Yes, that's a good symmetry argument. I would not connect infinity to ground because in 1 or 2 dimensions, the potential drop from the injection node to infinity is infinite. Instead ground the injection node, and all is well. -- Gene ________________________________ From: Veit Elser <ve10@cornell.edu> To: math-fun <math-fun@mailman.xmission.com> Sent: Fri, January 28, 2011 11:30:05 AM Subject: Re: [math-fun] The people you know... Connect the boundary of a large hypercubic resistor grid to "ground". Ground acts as a current source at zero potential. Now apply a voltage V to the node at the origin such that 1 amp is extracted there. By symmetry, the current flowing in each of the resistors connected to the origin node is 1/(2D) amp, where D is the dimension. The potential across these resistors is 1/(2D) volt since their resistance is 1 ohm. Now consider what happens when instead, voltage -V is applied to a neighboring node, say [1,0]. We have the same symmetrical distribution of currents, only the center is shifted and the current directions are reversed. On the other hand, the voltage across the resistor R connecting [0,0] to [1,0] is the same (in magnitude and sign) as it was before. Now superimpose these two current/voltage distributions. The voltage across R will be 2/(2D) and exactly one amp will flow out of [0,0] and into [1,0]. The equivalent resistance is therefore 1/D. Veit On Jan 28, 2011, at 1:51 PM, Eugene Salamin wrote:
I don't see the symmetry argument. Consider the 1-dimensional case; then R[1,0]
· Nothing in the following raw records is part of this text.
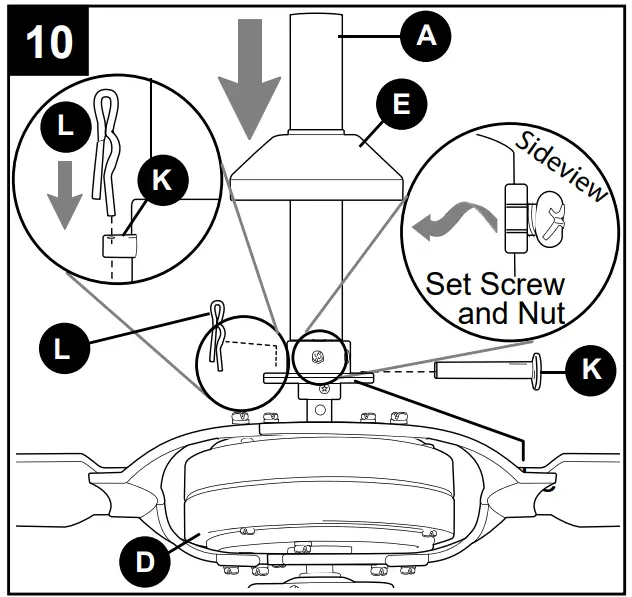 10

A

E

L

K

Sideview

Set Screw and Nut

L

K

D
= 1, not 1/2. Additionally, I would be wary of injecting current into one node
without also extracting an equal current. Current must flow out to infinity.
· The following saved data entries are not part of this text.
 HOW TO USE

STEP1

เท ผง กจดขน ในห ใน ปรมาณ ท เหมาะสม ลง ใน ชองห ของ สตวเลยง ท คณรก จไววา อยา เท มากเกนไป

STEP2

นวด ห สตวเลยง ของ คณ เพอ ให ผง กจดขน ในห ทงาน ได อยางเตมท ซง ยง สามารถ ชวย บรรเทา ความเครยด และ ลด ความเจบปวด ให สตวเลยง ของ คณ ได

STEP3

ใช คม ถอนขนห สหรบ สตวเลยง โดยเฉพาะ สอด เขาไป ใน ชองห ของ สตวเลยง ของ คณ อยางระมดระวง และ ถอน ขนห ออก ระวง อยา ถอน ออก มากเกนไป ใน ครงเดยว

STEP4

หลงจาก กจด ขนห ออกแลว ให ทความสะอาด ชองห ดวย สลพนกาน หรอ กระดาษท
In a 2 or more dimensional lattice, how can you be sure you have a unique solution without imposing boundary conditions at infinity?
-- Gene
________________________________ From: Veit Elser <ve10@cornell.edu> To: math-fun <math-fun@mailman.xmission.com> Sent: Fri, January 28, 2011 10:29:04 AM Subject: Re: [math-fun] The people you know...
R[m_, n_] := Integrate[(1 - Cos[m p + n q])/(2 - Cos[p] - Cos[q]), {p, 0, 2 Pi}, {q, 0, 2 Pi}]/(2 Pi)^2
R[5,0] = (-3760 + 1203 pi)/(6 pi]) = 1.02580
R[4,3] = (48 - 5 pi)/(10 pi) = 1.02789
You can superimpose two symmetric circuit solutions, one where unit current is injected at [0,0] and the other where unit current is extracted at [1,0], to argue R[1,0] = 1/2.
Veit
On Jan 28, 2011, at 12:53 PM, Cordwell, William R wrote:
If I recall correctly, for the resistance between diagonal points, one might need Fourier series, but there is a simple method for nearest lattice points.